Investigation of Dust-Induced Surface Erosion During Martian Planetary Entries

Large, global dust storms that periodically form in the Martian atmosphere pose a threat to NASA missions due to a lack of understanding of how they will affect the vehicle’s thermal protection system. The current work utilizes the Dust Simulation and Tracking (DUST) library, which is a Lagrangian particle solver under development at NASA Ames Research Center. Using the DUST library in conjunction with the US3D Navier–Stokes solver, two studies are performed. First, a sensitivity study is performed to determine the influence of the underlying dust modeling (drag coefficient, Nusselt number, and size distribution) on the surface erosion through a hypersonic Martian entry trajectory.
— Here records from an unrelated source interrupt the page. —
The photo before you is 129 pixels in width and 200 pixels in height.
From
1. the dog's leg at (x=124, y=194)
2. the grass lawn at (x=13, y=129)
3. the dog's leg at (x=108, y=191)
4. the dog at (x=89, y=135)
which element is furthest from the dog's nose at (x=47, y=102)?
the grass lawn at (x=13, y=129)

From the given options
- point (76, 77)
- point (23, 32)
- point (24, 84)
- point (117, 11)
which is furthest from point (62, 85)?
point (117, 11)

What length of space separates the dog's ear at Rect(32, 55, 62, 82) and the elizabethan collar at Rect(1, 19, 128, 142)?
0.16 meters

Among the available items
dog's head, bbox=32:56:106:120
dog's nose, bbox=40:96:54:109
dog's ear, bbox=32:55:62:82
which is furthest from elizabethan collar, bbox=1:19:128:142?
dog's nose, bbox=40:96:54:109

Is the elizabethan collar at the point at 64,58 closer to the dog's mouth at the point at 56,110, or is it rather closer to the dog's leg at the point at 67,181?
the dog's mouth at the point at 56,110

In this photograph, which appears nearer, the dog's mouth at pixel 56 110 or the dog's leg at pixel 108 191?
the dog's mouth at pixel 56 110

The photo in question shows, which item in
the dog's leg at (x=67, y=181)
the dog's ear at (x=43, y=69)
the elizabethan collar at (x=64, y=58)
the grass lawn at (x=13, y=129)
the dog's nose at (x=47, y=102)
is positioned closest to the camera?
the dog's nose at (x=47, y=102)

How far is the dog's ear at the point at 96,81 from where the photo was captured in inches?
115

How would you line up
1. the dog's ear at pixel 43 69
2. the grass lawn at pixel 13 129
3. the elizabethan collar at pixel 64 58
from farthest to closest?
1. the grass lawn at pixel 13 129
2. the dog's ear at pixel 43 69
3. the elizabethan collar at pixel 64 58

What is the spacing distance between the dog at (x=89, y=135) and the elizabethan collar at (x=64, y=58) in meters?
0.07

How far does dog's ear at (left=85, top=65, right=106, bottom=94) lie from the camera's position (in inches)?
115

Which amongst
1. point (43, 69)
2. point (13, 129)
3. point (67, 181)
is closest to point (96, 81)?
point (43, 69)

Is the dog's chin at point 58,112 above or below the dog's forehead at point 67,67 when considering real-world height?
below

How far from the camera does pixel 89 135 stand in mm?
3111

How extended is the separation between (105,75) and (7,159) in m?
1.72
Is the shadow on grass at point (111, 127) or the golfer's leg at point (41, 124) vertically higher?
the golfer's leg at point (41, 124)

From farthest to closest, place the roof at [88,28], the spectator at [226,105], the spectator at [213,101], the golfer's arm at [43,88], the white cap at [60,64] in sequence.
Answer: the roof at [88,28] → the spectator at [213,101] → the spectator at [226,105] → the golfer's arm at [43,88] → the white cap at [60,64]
The surface erosion was found to be insensitive to the drag and heating models but was affected significantly by the size distribution. The total recession was comparable to the predicted thermochemical ablation, but the lack of a relevant erosion model limits the predictive capability of the current work. Next, a hypersonic inflatable aerodynamic decelerator concept is investigated, which is a potential future design for Martian entries. Despite using a particle-damage model that likely overpredicts the estimated particle-induced erosion, it is very unlikely that a Martian dust storm poses a significant risk for a hypersonic inflatable entry.